*Text*
============================================================
Predation by introduced foxes and feral cats, habitat damage caused by sheep, goats and rabbits, invasive species, climate change and alteration of fire regimes have caused the population to decline. Several sites where populations occur are protected, and a recovery plan is under way. Fox control has been established at several sites.

Petrogale lateralis lateralis has suffered the worst decline of population, while Petrogale lateralis hacketti and Petrogale lateralis (western Kimberley race) had had no recorded decline in Western Australia by 2012.

- IUCN: On the IUCN Red List, it is listed as Vulnerable (last assessed 2014).

- Commonwealth Government: Previously listed as vulnerable under the EPBC Act in 2009, since 7 December 2016 and as of 2021 the wallaby is classed as endangered (including all subspecies). It was also determined that it requires a recovery plan.

- Government of Western Australia: Classed as endangered under the Biodiversity Conservation Act 2016 (WA).
============================================================
*Entries provided*
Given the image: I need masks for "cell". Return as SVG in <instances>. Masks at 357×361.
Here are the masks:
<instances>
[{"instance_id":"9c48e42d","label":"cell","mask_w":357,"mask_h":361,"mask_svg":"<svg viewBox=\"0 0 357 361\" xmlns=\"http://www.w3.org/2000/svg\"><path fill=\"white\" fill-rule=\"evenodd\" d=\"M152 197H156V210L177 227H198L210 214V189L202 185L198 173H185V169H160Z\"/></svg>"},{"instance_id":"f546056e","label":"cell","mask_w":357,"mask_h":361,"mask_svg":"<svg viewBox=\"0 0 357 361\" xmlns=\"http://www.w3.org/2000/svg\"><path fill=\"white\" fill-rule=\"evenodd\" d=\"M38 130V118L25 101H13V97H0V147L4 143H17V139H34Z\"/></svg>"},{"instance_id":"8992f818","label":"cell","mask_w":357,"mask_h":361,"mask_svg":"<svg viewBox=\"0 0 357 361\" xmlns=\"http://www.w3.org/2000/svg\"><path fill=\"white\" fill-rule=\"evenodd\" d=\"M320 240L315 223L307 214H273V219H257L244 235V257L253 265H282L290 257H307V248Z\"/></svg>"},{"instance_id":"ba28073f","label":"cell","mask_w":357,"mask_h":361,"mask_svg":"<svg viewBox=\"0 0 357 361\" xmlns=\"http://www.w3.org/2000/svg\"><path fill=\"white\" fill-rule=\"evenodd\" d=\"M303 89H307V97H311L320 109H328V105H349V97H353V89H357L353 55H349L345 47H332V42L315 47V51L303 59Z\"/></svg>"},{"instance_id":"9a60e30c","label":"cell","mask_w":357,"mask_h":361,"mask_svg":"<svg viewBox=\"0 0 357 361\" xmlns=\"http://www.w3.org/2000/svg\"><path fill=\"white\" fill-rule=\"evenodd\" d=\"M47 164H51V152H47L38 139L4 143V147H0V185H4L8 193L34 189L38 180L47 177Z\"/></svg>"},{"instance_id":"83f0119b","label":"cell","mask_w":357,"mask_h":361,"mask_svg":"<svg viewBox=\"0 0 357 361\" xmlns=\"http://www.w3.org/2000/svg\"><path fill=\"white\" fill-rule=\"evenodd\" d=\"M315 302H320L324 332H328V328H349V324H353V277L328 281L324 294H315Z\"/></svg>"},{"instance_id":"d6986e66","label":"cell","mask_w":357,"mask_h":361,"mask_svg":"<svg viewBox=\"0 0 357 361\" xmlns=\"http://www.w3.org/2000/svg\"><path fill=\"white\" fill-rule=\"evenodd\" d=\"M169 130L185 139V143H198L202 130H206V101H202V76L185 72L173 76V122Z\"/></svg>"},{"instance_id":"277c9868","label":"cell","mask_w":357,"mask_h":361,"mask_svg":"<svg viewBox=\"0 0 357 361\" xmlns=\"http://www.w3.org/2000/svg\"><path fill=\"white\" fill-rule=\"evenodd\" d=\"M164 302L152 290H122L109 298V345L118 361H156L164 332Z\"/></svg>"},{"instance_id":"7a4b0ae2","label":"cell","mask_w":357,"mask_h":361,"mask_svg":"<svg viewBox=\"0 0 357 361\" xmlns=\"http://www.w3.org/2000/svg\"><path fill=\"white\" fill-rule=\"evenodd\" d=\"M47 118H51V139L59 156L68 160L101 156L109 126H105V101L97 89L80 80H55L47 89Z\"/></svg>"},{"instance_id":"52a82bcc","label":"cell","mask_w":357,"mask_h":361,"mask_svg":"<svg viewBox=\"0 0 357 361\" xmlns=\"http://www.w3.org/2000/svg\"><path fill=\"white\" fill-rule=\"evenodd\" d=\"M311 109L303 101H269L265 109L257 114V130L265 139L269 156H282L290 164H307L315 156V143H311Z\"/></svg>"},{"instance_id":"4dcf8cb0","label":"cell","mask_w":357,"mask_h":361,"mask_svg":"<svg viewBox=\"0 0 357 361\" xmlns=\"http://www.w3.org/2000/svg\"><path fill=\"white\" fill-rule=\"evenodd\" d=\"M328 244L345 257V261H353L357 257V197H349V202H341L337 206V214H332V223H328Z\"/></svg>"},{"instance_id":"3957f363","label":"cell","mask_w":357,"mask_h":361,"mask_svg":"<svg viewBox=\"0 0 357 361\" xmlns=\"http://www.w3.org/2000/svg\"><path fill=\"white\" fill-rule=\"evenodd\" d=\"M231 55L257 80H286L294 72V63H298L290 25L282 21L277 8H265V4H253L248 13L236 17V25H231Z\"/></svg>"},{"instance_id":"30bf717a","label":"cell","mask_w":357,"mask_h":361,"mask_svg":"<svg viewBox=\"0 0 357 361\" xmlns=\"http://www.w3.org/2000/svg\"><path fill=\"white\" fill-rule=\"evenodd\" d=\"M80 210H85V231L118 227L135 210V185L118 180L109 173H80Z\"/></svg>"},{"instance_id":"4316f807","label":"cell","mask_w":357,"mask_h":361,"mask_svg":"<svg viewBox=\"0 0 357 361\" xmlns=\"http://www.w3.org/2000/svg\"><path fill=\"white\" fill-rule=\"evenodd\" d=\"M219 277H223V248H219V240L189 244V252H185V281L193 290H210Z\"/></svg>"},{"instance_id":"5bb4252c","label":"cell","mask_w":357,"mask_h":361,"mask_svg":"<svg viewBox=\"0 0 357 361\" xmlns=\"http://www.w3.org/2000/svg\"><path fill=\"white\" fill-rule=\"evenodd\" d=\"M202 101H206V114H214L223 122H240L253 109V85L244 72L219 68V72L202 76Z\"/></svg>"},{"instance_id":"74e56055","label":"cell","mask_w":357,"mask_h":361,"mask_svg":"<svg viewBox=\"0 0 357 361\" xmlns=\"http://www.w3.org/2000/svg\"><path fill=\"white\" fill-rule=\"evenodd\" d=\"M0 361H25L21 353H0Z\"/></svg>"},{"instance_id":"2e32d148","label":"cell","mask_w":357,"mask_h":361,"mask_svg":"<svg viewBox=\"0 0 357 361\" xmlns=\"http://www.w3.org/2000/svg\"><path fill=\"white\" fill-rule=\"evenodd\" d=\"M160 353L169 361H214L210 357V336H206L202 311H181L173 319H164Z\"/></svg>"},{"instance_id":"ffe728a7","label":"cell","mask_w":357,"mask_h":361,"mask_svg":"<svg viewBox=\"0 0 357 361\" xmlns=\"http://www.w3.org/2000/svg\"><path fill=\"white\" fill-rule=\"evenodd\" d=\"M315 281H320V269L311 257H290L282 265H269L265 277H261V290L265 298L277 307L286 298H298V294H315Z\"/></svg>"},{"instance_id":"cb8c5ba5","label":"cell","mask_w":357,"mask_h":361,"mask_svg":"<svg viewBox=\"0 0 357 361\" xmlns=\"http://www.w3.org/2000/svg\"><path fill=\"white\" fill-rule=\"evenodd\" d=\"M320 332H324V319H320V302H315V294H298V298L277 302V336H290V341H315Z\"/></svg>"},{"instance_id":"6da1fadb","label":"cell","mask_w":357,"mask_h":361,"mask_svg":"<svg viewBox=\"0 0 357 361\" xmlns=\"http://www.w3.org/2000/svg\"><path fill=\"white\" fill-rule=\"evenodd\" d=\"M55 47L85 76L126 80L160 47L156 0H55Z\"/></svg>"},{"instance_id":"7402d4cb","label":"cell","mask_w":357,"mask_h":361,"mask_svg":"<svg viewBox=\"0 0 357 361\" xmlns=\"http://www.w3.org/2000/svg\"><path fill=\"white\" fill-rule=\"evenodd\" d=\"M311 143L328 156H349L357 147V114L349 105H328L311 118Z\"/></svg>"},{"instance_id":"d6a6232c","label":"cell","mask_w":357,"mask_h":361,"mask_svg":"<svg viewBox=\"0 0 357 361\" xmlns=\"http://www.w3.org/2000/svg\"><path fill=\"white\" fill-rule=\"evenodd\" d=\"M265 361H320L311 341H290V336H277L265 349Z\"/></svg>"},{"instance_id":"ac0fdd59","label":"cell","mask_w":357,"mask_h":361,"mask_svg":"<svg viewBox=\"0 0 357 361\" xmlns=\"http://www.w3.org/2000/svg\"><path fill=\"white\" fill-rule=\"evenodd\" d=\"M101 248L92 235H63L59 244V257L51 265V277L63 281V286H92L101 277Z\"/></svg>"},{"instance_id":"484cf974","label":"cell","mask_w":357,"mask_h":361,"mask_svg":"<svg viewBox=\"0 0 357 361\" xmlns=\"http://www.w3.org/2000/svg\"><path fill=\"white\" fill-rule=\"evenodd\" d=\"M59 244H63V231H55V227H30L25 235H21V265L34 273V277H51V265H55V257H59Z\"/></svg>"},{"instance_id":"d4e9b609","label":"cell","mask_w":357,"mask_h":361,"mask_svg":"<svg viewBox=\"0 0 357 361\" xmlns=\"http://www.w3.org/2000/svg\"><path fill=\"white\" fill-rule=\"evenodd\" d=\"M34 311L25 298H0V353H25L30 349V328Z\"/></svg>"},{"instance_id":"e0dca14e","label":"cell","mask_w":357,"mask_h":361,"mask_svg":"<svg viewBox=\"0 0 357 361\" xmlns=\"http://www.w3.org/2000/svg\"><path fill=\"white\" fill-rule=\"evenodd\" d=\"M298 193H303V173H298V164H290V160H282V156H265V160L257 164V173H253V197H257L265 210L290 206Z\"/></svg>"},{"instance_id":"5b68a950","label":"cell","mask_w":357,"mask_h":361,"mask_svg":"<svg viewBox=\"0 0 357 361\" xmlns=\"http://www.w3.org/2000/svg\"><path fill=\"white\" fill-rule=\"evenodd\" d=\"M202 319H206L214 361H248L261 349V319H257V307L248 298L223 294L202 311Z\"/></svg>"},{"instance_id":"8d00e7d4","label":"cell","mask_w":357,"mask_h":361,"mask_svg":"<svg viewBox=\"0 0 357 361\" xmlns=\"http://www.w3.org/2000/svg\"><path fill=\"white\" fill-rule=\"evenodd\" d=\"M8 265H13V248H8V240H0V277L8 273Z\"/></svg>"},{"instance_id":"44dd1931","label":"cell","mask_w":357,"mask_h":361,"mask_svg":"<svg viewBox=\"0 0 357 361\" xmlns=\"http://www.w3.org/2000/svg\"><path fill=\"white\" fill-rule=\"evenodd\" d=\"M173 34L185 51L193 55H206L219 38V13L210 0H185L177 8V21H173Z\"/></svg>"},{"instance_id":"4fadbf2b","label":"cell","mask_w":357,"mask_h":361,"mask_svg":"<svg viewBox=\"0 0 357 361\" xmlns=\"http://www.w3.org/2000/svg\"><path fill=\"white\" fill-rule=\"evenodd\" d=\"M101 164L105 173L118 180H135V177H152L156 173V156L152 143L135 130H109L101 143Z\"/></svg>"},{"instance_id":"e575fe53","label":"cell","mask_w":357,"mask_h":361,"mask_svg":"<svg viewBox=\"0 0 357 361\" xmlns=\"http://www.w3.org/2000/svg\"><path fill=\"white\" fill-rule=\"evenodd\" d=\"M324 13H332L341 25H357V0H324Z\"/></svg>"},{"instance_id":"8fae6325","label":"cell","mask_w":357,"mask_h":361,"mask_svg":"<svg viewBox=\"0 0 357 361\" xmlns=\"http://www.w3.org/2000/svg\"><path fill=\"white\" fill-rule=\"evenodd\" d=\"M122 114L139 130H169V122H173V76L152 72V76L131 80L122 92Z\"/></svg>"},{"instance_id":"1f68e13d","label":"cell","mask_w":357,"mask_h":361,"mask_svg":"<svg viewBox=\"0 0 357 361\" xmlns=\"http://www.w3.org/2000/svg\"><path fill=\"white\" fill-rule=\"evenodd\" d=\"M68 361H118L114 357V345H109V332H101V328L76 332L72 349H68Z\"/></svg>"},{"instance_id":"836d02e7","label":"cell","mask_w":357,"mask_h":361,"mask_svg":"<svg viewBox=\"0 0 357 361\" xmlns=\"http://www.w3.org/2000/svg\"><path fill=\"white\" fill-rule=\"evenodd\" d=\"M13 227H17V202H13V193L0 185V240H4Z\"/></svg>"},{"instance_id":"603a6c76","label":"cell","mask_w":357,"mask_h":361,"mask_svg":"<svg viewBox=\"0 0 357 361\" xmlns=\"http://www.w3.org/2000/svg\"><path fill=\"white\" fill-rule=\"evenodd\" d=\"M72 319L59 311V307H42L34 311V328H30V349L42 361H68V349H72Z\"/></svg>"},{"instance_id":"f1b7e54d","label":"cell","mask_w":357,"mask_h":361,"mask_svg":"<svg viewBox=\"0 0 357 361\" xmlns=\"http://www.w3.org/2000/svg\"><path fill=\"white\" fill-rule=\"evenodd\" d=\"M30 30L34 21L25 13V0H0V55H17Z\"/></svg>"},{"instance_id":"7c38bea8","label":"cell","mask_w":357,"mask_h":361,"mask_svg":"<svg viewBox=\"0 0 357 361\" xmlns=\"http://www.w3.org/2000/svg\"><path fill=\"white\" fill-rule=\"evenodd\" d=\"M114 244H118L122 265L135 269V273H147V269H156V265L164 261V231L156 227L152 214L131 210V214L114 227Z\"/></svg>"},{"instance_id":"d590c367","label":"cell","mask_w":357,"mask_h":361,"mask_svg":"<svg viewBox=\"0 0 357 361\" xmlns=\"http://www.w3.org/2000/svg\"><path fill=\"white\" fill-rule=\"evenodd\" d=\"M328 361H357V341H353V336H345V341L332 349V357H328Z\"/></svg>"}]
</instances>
============================================================
*Task A*
Rewrite the paragraph of the wallaby conservation text that begins "Predation by introduced foxes" as a short list that keeps its main facts.
*Task B*
Transcribe everything in the wallaby conservation text from "Petrogale lateralis lateralis" down to "a recovery plan.".
*Task C*
According to the wallaby conservation text, what is the wallaby's status on the IUCN Red List, and when was it last assessed?

*Task solution A*
- Causes of population decline: predation by introduced foxes and feral cats; habitat damage by sheep, goats and rabbits; invasive species; climate change; and altered fire regimes.
- Several sites with populations are protected.
- A recovery plan is under way.
- Fox control is in place at several sites.

*Task solution B*
Petrogale lateralis lateralis has suffered the worst decline of population, while Petrogale lateralis hacketti and Petrogale lateralis (western Kimberley race) had had no recorded decline in Western Australia by 2012.

- IUCN: On the IUCN Red List, it is listed as Vulnerable (last assessed 2014).

- Commonwealth Government: Previously listed as vulnerable under the EPBC Act in 2009, since 7 December 2016 and as of 2021 the wallaby is classed as endangered (including all subspecies). It was also determined that it requires a recovery plan.

*Task solution C*
Vulnerable, last assessed in 2014.